Our work strives to achieve health equity in access, early detection and timely diagnosis and treatment by:
• Ensuring that Black women have access to timely screening and early detection services in the communities in which they reside
• Connecting Black women to the health care delivery system in order to receive important routine medical care
• Exploring what is known about cervical cancer health disparities among Black women
• Helping to identify the social determinants that contribute to the growing cervical health care disparities between Black women and others
• Applying the most promising community-driven, evidence and practice-based interventions that will achieve the greatest impact in reducing these disparities
• Increasing individual knowledge about cervical cancer
• Participating in national and community coalitions and partnerships
• Promoting screening as an essential benefit in health reform
What Black Women Can Do
The American Cancer Society recommends that:
• All women should begin cervical cancer screening within three years after they start having sex and no later than age 21, and screening should be done every year with a regular Pap test.
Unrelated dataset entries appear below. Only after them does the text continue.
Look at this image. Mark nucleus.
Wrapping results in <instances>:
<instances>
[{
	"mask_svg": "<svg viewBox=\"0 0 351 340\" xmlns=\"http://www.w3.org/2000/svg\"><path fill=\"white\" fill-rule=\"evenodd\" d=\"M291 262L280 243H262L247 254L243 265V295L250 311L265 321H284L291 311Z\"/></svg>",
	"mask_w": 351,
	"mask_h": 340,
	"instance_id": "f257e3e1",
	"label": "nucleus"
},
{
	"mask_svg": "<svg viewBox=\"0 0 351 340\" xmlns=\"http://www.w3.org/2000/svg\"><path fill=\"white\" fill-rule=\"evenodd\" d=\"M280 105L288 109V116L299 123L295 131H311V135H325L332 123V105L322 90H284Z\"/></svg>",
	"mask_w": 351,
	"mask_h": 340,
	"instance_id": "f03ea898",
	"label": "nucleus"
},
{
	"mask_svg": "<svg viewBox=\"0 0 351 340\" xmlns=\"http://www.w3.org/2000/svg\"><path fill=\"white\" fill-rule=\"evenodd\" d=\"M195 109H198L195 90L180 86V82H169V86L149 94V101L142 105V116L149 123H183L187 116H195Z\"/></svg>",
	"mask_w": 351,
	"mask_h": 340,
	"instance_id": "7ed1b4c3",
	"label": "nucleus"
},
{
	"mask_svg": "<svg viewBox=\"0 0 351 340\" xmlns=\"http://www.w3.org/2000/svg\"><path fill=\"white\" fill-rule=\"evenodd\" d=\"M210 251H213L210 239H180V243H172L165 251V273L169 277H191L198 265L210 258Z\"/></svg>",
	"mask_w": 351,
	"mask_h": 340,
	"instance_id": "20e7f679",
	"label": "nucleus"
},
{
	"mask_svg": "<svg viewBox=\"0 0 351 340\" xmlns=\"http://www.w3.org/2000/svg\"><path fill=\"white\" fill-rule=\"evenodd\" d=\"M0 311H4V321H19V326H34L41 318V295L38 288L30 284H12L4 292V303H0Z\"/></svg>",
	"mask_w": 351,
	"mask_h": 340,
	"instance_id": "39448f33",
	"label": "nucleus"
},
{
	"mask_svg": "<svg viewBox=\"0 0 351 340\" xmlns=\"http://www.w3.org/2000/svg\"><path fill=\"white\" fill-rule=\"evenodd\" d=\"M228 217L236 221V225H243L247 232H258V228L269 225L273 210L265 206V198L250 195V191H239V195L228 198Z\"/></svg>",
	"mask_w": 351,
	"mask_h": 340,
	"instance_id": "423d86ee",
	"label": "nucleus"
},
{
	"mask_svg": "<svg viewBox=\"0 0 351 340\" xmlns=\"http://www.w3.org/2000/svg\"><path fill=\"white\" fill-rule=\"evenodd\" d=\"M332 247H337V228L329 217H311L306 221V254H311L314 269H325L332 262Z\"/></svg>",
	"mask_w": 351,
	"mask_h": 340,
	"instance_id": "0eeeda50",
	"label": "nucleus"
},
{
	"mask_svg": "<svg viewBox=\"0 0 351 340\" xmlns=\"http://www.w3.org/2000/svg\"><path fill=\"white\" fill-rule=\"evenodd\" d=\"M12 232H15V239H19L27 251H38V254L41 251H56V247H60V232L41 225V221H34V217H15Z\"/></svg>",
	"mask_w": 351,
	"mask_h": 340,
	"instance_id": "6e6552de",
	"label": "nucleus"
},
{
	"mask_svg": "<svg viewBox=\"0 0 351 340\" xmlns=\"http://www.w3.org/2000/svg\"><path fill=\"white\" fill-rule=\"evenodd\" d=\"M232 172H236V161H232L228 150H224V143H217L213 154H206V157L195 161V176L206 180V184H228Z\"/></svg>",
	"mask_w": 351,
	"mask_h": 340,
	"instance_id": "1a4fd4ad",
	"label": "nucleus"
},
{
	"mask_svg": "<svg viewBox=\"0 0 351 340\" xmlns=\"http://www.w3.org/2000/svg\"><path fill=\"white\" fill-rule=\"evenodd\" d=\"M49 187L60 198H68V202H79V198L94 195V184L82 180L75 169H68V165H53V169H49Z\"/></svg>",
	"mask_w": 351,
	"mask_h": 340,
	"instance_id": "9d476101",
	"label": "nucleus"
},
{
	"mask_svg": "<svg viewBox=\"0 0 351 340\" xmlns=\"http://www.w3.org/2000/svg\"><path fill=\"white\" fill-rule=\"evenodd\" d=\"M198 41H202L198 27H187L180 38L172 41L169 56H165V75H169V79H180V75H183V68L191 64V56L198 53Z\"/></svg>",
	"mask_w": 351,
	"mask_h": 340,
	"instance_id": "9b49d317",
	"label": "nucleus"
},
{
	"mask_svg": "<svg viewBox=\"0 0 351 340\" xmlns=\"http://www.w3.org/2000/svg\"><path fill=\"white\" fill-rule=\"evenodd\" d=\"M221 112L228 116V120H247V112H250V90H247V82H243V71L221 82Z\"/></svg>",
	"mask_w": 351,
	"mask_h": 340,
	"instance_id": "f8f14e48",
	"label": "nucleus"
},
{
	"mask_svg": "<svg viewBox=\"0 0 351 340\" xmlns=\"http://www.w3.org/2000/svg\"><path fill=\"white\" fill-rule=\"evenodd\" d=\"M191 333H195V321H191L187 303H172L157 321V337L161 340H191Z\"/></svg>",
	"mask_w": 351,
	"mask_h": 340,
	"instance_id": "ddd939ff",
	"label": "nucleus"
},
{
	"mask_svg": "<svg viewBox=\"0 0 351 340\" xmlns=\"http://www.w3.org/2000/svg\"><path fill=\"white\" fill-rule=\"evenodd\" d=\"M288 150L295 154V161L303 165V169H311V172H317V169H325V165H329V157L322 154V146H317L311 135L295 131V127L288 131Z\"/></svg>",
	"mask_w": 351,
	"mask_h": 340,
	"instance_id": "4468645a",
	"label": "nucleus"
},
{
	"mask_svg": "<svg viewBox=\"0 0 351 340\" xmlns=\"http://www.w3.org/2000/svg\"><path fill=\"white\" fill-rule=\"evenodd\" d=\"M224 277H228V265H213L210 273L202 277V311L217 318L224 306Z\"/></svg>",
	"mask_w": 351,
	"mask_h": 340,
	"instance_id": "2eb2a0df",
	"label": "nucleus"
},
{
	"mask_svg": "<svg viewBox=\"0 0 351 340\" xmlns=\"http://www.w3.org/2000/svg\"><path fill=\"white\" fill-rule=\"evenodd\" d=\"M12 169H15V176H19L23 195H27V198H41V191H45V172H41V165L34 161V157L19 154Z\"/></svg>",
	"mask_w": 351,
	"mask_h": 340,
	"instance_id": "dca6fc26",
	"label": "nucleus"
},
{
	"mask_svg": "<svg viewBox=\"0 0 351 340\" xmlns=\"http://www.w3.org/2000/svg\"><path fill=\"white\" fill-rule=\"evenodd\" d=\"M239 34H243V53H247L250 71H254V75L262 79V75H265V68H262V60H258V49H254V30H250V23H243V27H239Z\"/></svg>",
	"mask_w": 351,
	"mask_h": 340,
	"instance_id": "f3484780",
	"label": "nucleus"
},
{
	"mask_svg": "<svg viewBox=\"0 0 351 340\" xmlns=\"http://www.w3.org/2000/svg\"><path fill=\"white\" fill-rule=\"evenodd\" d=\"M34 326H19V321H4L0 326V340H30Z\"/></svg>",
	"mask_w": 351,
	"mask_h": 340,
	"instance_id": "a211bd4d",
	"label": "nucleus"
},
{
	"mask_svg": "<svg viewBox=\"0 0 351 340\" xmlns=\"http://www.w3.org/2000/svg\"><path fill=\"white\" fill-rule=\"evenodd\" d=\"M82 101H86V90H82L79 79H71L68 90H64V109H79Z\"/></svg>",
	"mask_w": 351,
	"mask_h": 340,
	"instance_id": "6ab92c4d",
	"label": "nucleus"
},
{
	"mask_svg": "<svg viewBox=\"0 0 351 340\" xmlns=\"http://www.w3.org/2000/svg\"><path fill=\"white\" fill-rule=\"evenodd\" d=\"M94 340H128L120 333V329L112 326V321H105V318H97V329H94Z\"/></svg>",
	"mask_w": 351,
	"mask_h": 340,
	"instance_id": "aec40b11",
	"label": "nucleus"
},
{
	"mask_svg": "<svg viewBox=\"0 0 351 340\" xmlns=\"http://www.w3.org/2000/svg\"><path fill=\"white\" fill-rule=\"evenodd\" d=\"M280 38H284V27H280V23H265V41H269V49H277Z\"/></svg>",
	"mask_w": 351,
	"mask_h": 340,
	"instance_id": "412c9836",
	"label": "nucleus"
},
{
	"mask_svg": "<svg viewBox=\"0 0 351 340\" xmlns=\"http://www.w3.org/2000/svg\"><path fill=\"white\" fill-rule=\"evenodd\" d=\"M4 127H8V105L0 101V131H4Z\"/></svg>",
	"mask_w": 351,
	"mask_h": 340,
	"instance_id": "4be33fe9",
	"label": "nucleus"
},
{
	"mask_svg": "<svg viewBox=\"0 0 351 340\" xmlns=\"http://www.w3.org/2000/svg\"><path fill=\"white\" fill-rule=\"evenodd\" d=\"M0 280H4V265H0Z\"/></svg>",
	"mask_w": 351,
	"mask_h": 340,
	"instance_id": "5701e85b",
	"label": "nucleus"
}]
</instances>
• Beginning at age 30, women who have had three normal Pap test results in a row may get screened every two to three years. Women older than 30 may also get screened every three years with either the conventional or liquid-based Pap test, plus the human papilloma virus (HPV) test.
• Women 70 years of age or older who have had three or more normal Pap tests in a row and no abnormal Pap test results in the last 10 years may choose to stop having cervical cancer testing.
• Women who have had a total hysterectomy (removal of the uterus and cervix) may also choose to stop having cervical cancer testing, unless the surgery was done as a treatment for cervical cancer or pre-cancer.
• Women who have had a hysterectomy without removal of the cervix (a supra-cervical hysterectomy) need to continue cervical cancer screening and follow the guidelines above.